═══ PAGE EXTRACT

Trust, Estate and Tax Planning Glossary
Patti S. Spencer, Esq., is a nationally recognized Trust & Estates attorney who is the author of many publications and articles on estate planning topics. Since many estate planning terms come from English common law concepts and the Internal Revenue Code, the Spencer Law Firm LLC offers a glossary to help you understand key trust and estate terms.
To request a complimentary copy of the complete Glossary, contact us. Include your mailing address and we will send you a copy.
Here are some examples of terms that are included in the Glossary:
Annual Exclusion Gifts. Any person can make an unlimited number of gifts up to $14,000 per recipient per year with no gift tax payable and no gift tax return filing requirement. These are called annual exclusion gifts because they can be made every year, and they are excluded from any reporting requirement. The amount of $14,000 is not the amount of gift you are “allowed” to make. You may make gifts of any amount you want. If the gift exceeds $14,000 to any given individual in a calendar year, the fact that you made the gift must be reported on a gift tax return. When lifetime gifts in excess of the annual exclusion exceed $5.25 million, then there will be gift tax due.
Estate Administration. The process by which a decedent’s estate is settled including collection and valuing of assets, notification of creditors, determination of debts and liabilities, filing and payment of all inheritance, estate taxes, preparation of decedent’s final income tax return and fiduciary income tax returns for the estate, selling assets as appropriate, and, in general, carrying out the terms of the will.

══════
═══ SUPPLIED INFORMATION

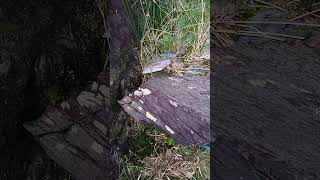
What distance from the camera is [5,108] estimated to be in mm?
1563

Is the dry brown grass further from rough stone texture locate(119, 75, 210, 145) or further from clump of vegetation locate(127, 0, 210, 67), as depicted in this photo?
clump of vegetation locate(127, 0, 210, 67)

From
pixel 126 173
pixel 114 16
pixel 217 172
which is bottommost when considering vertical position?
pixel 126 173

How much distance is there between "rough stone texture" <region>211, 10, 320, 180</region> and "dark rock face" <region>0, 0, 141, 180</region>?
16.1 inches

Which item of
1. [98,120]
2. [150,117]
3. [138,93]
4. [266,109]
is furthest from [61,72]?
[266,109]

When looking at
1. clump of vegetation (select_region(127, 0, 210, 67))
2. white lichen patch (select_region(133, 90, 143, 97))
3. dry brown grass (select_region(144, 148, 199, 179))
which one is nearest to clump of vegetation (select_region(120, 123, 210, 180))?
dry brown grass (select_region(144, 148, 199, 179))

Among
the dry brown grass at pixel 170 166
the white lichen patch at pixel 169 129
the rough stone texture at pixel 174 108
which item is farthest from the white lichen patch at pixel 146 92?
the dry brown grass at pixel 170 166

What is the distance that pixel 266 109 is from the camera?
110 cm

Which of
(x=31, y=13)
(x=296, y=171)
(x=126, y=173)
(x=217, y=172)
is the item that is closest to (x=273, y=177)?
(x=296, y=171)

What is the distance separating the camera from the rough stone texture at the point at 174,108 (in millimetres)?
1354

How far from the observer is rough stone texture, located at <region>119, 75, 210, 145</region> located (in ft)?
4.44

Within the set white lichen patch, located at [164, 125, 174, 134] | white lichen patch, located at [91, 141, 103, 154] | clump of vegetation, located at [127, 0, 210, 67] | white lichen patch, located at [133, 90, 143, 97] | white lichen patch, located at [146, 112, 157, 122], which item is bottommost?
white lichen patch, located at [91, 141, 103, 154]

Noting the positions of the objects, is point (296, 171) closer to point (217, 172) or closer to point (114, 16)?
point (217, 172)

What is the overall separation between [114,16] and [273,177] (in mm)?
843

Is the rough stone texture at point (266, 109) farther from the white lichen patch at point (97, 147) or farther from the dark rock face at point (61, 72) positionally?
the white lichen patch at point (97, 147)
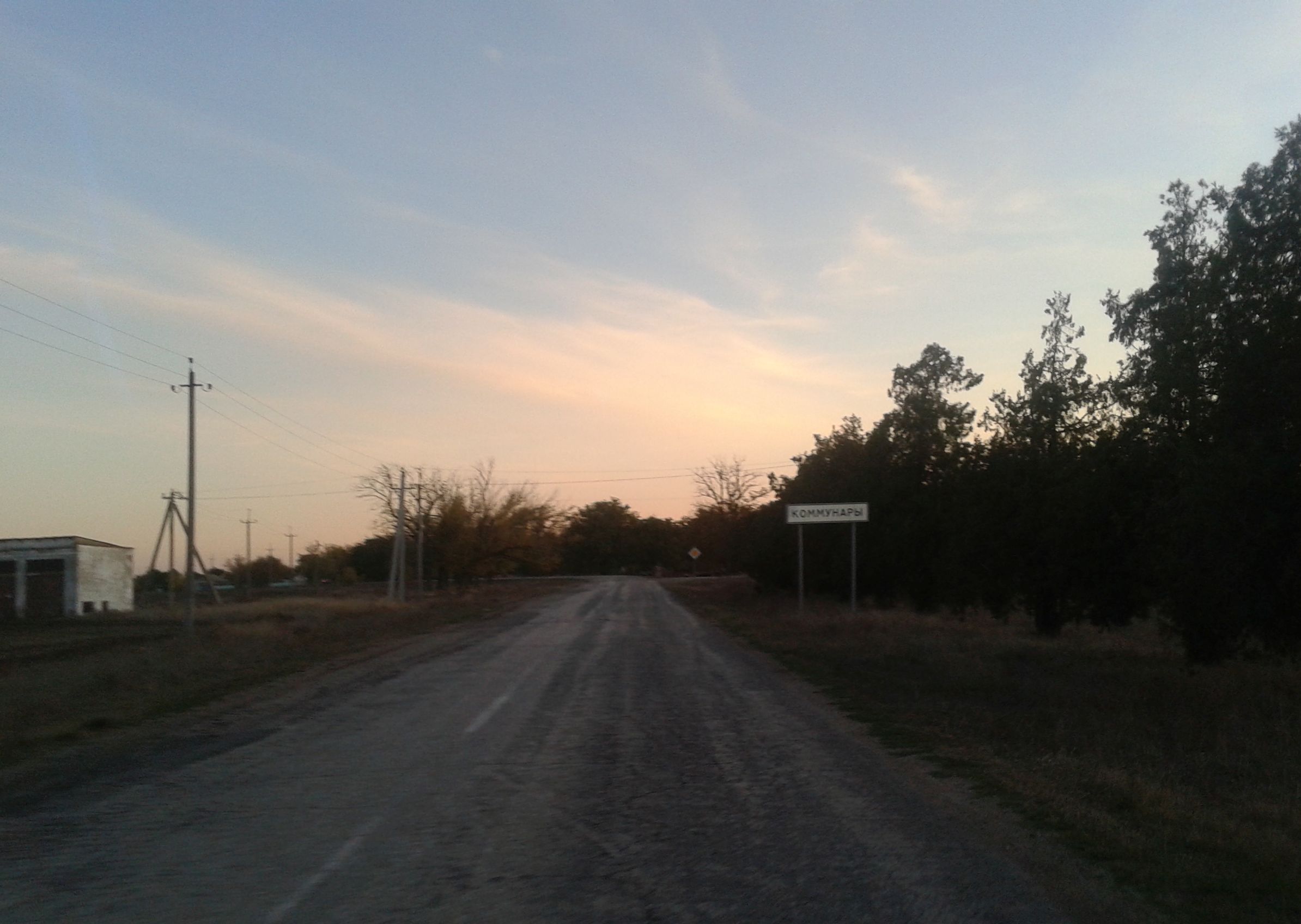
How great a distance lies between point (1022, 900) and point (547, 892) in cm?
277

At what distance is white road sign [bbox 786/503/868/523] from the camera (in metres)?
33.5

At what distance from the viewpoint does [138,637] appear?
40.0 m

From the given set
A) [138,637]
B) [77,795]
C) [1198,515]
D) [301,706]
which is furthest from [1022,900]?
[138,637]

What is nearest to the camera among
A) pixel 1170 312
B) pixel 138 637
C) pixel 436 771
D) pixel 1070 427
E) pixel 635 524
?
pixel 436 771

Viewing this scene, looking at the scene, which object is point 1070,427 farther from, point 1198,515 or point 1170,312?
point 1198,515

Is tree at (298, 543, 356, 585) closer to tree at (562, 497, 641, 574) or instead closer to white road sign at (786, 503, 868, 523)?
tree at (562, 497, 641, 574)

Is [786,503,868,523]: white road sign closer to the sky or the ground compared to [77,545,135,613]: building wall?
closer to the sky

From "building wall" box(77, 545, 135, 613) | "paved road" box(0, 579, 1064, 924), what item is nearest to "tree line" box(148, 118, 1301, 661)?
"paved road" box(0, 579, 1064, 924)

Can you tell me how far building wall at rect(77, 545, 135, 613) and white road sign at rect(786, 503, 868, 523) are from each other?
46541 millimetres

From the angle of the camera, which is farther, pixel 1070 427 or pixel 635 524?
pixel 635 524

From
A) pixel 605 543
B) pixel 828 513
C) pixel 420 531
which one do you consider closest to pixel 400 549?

══════

» REQUIRED WORK:
(A) According to the glossary page, when does gift tax become due on lifetime gifts?
(B) Copy from the glossary page, word for word, everything from "Estate Administration. The" down to "of the will.".
Rely only on the glossary page, not the listing.

» RESULTS OF THE TASKS:
(A) Gift tax is due when lifetime gifts in excess of the annual exclusion exceed $5.25 million.

(B)
Estate Administration. The process by which a decedent’s estate is settled including collection and valuing of assets, notification of creditors, determination of debts and liabilities, filing and payment of all inheritance, estate taxes, preparation of decedent’s final income tax return and fiduciary income tax returns for the estate, selling assets as appropriate, and, in general, carrying out the terms of the will.